== Extrait cité ==

****************

Hamas, extrémisme et élections démocratiques
Après avoir annoncé la « victoire confortable » du Fatah dans la journée du 25 janvier, les journaux ont dû tourner casaque : c’est le Hamas, parti prônant la lutte armée contre Israël, qui dans les faits a la majorité (mais non absolue) au Parlement palestinien. Ma réaction à vif fut de faire un parallèle avec l’Algérie.
En effet, l’Algérie est une sale histoire qui m’a fait beaucoup réfléchir sur le concept de démocratie, sur des propos démagogues au possible, tels que : "Le peuple a toujours raison". L’Algérie est, à ma connaissance, le premier fossoyeur de Rousseau : en décembre 1991, le FIS prédit dès le premier tour comme étant susceptible de prendre le pouvoir dans le vaste Alger : toute l’élite politique refusera l’évidence, se sacrifiant ("démission" du président Chadli) au nom de la démocratie. Souvent bien aidée par l’armée, mais ce n’est pas le propos : l’Algérie montre que le peuple n’a pas toujours raison, et que parfois il peut pousser les dirigeants à choisir entre la préservation des valeurs démocratiques et la préservation de la démocratie elle-même. Cruel dilemme, surtout lorsqu’on sait, rétrospectivement, que de ce choix résultera la guerre civile la plus meurtrière qu’ait connue un pays arabe. Contrairement aux idées reçues, Hitler n’est pas arrivé au pouvoir par la voie des urnes : n’oublions pas l’incendie du Reichstag. Et jusqu’à l’Algérie, on pouvait encore croire que des élections démocratiques permettaient de se prémunir contre le fascisme, qu’il soit vert ou brun.
Une seconde piste de réflexion m’a été suggérée par le blog "Le monde à l’envers", lequel se lance dans une comparaison avec l’arrivée du FPO de Jörg Haider en Autriche. Bien qu’en (très) profond désaccord avec la plupart des billets de ce blog, je trouve la comparaison plutôt bien trouvée : c’est pourquoi je me suis lancé dans l’épluchage des archives d’époque, des commentaires liés à l’arrivée de Haider. Bien que conscient des grandes différences qu’il peut exister entre les histoires autrichienne et palestinienne, des limites de l’analogie entre les deuxième et troisième exemples d’une population portant démocratiquement le fascisme au pouvoir, je crois qu’il peut être intéressant d’observer comment l’information fut traitée en octobre 1999, lorsque le FPö fut la grande surprise législative autrichienne, arrivant en deuxième position derrière les éternels sociaux-démocrates, et devant les conservateurs.

****************

== Données fournies ==
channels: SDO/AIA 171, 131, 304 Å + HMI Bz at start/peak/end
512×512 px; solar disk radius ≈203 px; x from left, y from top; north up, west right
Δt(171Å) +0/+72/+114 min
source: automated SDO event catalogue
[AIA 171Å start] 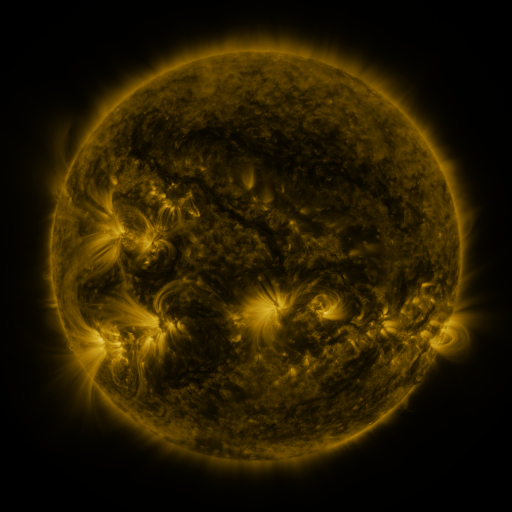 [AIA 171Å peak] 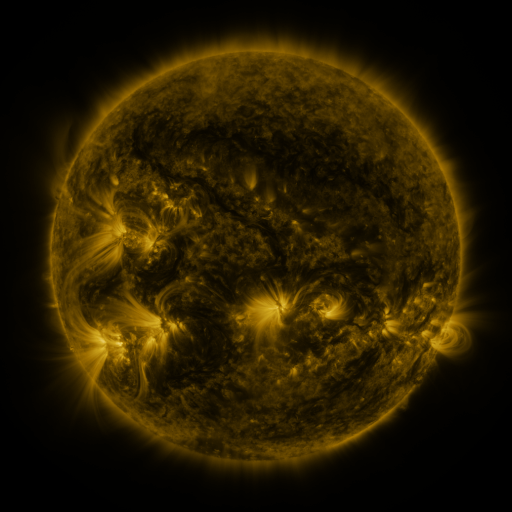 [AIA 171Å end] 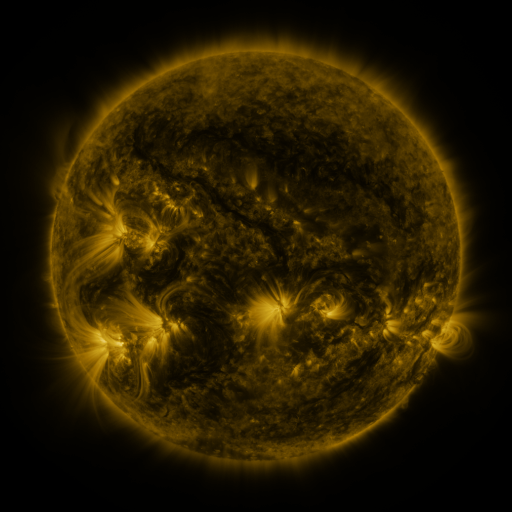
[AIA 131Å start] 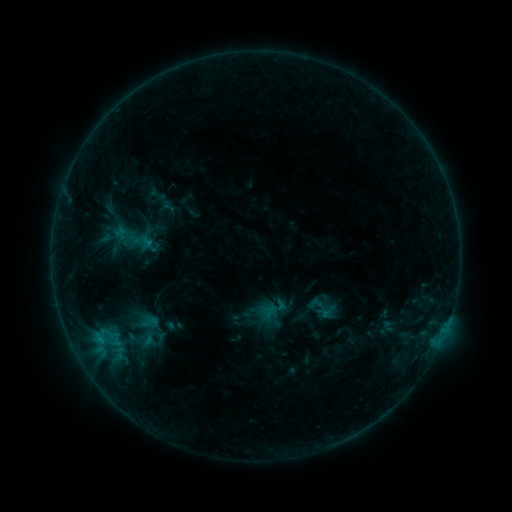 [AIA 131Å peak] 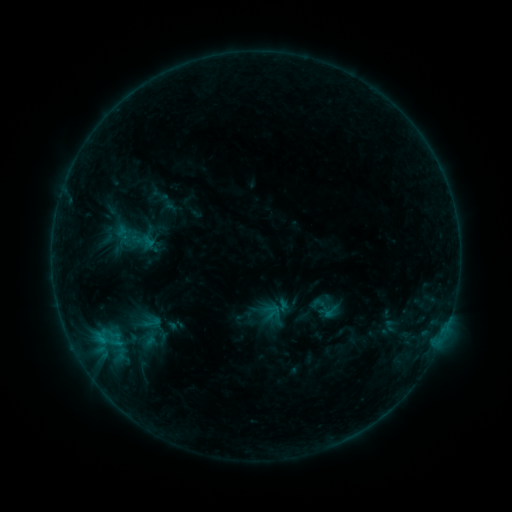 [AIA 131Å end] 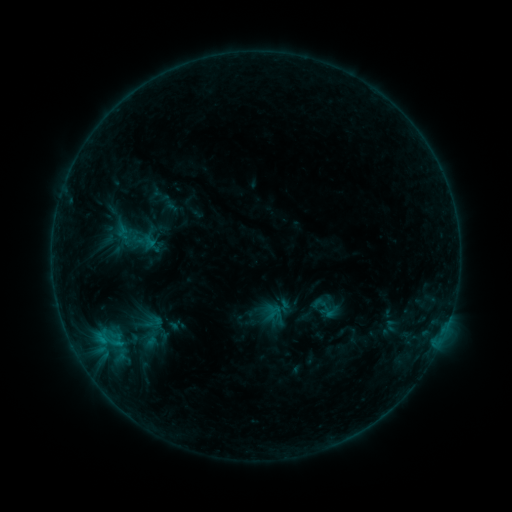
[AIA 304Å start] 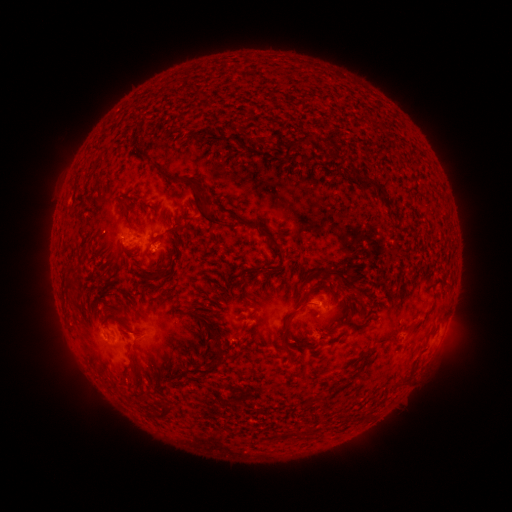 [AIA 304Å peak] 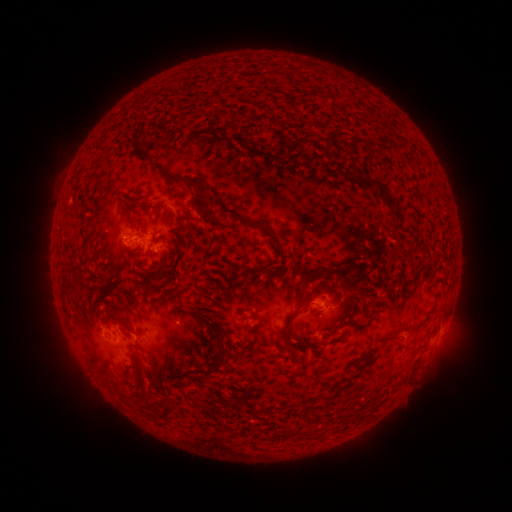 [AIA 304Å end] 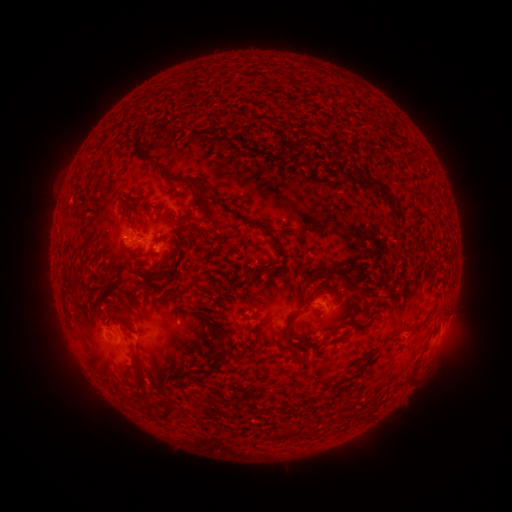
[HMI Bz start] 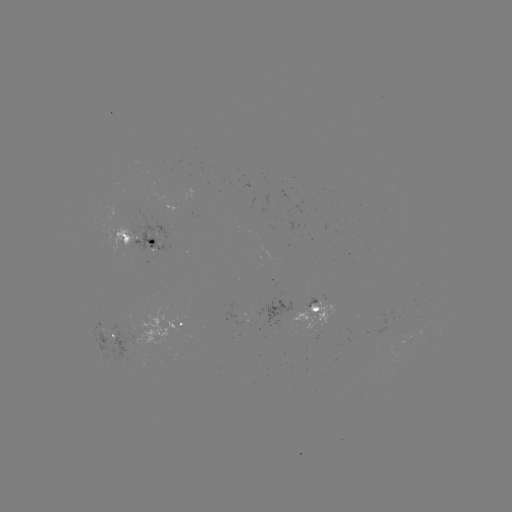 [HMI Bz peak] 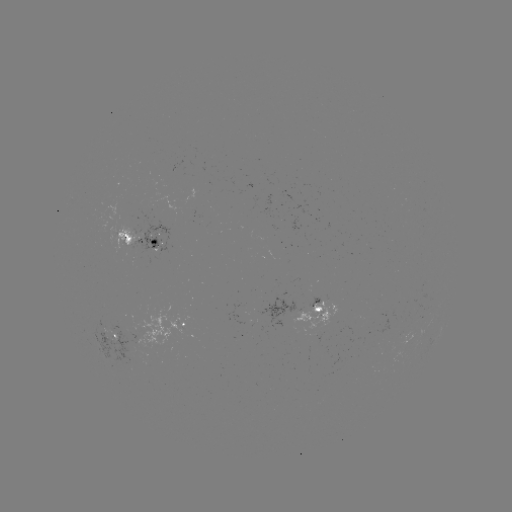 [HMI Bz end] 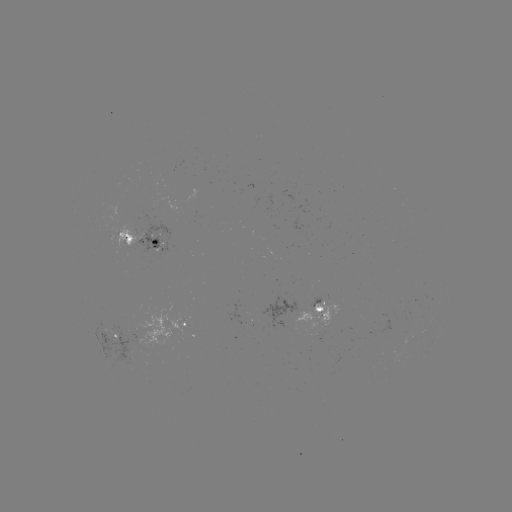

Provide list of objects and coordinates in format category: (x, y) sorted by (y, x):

****************

== Consigne ==
Poursuivez le billet sur le Hamas et les élections démocratiques à partir de sa dernière phrase. Les items n'ont aucun lien avec le billet sur le Hamas et les élections démocratiques.

== Corrigé ==
Plus qu’une comparaison Palestine-Autriche, je vais me hasarder à retracer de manière relativement détaillée les événements qui suivirent la percée du FPö. En effet, si la tentation d’en extraire la seule moelle est forte, à des fins analytiques, le futur comportement du gouvernement palestinien est à mon avis très incertain. Aussi la synthèse comparative serait-elle par trop biaisée pour être objective ; ma rétrospective sera donc principalement factuelle.
Intransigeance face à la résurgence de l’extrême droite
Le lendemain des élections, soit le 5 octobre, Pierre Rousselin, du Figaro, commente une amnésie dont semblerait frappée l’Autriche :
On aurait pu croire qu’en Allemagne et en Autriche le passé servirait de garde-fous. Mais, cinquante-cinq ans après la guerre, l’argument semble s’épuiser. Jorg Haider ne cesse de se référer à l’époque nazie, sans encourir la moindre sanction de la part des électeurs. La politique de l’emploi du IIIe Reich est pour lui un modèle ; il confond les camps de concentration avec des camps de travail ; les Waffen SS lui inspirent un hommage ; il compare enfin la déportation des juifs à l’expulsion des Allemands des Sudètes après la guerre.
C’est qu’en effet, malgré les déclarations fracassantes et tonitruantes de toutes les élites au pouvoir, Haider est accepté comme interlocuteur valide, selon Libération :
Interrogé sur le gouvernement qu’il compte former et sur l’éventualité de négociations avec le FPÖ, Viktor Klima [chancelier socio-démocrate sortant, ndlr] tend même la main à son voisin Haider : Le FPÖ a toujours été un interlocuteur. Nous avons toujours parlé ensemble.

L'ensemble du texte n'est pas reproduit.